What does that mean to you? What do you think he's saying? Since you read the memo carefully and as charitably as you can, and not just scooped a quote from a news article about the memo, you will know that it's in the context of this bullet list:

> I strongly believe in gender and racial diversity, and I think we should strive for more. However, to achieve a more equal gender and race representation, Google has created several discriminatory practices:

> ● Programs, mentoring, and classes only for people with a certain gender or race [5] ● A high priority queue and special treatment for “diversity” candidates ● Hiring practices which can effectively lower the bar for “diversity” candidates by decreasing the false negative rate ● Reconsidering any set of people if it’s not “diverse” enough, but not showing that same scrutiny in the reverse direction (clear confirmation bias) ● Setting org level OKRs for increased representation which can incentivize illegal discrimination [6]

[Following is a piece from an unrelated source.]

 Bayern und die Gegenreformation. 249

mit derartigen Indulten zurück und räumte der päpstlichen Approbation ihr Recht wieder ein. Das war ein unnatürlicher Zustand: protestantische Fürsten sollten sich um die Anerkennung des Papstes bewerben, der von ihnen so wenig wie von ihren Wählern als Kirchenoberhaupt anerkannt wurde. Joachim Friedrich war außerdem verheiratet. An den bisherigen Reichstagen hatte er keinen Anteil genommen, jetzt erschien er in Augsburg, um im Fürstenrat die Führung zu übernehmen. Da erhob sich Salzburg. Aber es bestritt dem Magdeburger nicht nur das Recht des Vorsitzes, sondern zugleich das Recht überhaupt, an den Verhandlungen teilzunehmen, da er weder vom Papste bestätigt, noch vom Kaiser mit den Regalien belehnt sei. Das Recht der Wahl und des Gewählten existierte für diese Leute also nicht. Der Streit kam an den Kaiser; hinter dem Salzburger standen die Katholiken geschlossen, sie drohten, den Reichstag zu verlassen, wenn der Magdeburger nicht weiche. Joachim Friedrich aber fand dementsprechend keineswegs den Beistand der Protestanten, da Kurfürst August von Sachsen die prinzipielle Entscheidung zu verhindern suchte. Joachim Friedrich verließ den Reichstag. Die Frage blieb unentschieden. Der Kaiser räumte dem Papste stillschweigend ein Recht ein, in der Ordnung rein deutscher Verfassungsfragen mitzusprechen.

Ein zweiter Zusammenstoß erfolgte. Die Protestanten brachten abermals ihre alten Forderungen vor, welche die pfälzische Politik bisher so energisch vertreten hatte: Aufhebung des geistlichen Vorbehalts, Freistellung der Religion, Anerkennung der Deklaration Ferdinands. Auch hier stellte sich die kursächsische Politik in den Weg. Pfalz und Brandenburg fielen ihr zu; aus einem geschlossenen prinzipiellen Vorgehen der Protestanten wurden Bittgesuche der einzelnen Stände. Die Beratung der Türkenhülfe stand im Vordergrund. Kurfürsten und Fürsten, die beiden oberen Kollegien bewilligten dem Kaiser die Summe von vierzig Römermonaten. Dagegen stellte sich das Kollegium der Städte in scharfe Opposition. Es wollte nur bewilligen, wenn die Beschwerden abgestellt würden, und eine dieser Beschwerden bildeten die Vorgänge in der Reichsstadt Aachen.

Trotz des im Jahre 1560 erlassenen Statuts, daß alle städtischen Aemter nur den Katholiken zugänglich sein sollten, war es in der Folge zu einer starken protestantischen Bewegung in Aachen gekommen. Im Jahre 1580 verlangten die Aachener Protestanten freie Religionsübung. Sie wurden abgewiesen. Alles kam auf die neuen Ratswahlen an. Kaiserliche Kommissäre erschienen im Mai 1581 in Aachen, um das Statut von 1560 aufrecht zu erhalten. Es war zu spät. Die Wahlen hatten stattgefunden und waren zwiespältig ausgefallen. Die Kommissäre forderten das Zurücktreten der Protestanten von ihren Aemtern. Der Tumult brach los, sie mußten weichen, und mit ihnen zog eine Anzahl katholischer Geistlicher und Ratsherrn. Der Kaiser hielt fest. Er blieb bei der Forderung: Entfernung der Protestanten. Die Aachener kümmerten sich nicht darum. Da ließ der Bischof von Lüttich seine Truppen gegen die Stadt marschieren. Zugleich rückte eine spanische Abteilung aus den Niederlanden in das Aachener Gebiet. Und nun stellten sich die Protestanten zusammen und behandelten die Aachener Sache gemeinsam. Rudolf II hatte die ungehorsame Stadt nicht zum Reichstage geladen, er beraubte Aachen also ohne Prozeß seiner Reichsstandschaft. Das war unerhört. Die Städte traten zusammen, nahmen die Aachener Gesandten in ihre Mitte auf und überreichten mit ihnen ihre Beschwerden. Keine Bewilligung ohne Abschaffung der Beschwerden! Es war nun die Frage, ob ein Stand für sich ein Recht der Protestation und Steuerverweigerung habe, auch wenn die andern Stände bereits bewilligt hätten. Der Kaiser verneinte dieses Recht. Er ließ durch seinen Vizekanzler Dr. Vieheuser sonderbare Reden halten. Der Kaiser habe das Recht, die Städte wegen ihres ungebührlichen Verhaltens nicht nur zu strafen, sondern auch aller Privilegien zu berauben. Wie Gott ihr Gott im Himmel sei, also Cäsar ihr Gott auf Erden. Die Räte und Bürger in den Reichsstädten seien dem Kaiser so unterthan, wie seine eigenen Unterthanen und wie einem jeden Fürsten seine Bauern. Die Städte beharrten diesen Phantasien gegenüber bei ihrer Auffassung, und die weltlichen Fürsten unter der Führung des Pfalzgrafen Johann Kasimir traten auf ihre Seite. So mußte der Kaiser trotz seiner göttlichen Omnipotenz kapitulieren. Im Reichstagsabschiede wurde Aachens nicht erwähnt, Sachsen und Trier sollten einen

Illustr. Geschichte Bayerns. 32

> These practices are based on false assumptions generated by our biases and can actually increase race and gender tensions. We’re told by senior leadership that what we’re doing is both the morally and economically correct thing to do, but without evidence this is just veiled left ideology that can irreparably harm Google.

> [5] Stretch, BOLD, CSSI, Engineering Practicum (to an extent), and several other Google funded internal and external programs are for people with a certain gender or race. > [6] Instead set Googlegeist OKRs, potentially for certain demographics. We can increase representation at an org level by either making it a better environment for certain groups (which would be seen in survey scores) or discriminating based on a protected status (which is illegal and I’ve seen it done). Increased representation OKRs can incentivize the latter and create zero-sum struggles between orgs.

I'll note, as you no doubt know from your reading of the memo, that your quote has a link that requires a google email to open. I'm not sure what it says.

If you read that carefully and charitably, without mindreading (he "considers" indeed), it reads like a political conservative, and not someone upset about "diversity hires" per se. You can disagree with him. I do, regarding affirmative action, but you cannot, given that quote, draw a conclusion that he thinks women are biologically inferior.

I'm not sure how "We can increase representation at an org level by making it a better environment for certain groups (which would be seen in survey scores)" squares with your notions about the memo.

Ok, I don't think any of that will change your mind about the memo or Damore, so feel free to have the last word.


His paper was definitively broadly inaccurate. A number of dissections online have illustrated at how he grasps at evidence that doesn’t say what he claims it to say. He over emphasizes the nature of statistical evidence, and ignores the minimal strength of effect as well.

Besides which this wasn’t a “all of a sudden I wrote a paper and then I got fired” - he had been posting similar ideas into internal forums and was getting push back and disagreements. He got his editorial feedback already and he ignored it.


Most of these "dissections" online simply omit his references, which gives a very misleading impression of the actual paper. Strength of effect is always minimal in psych and social science: you aren't going to find any seven-sigma results. So this is a biased criticism as well.


Authors of papers he personally cited criticized his writeup as poor.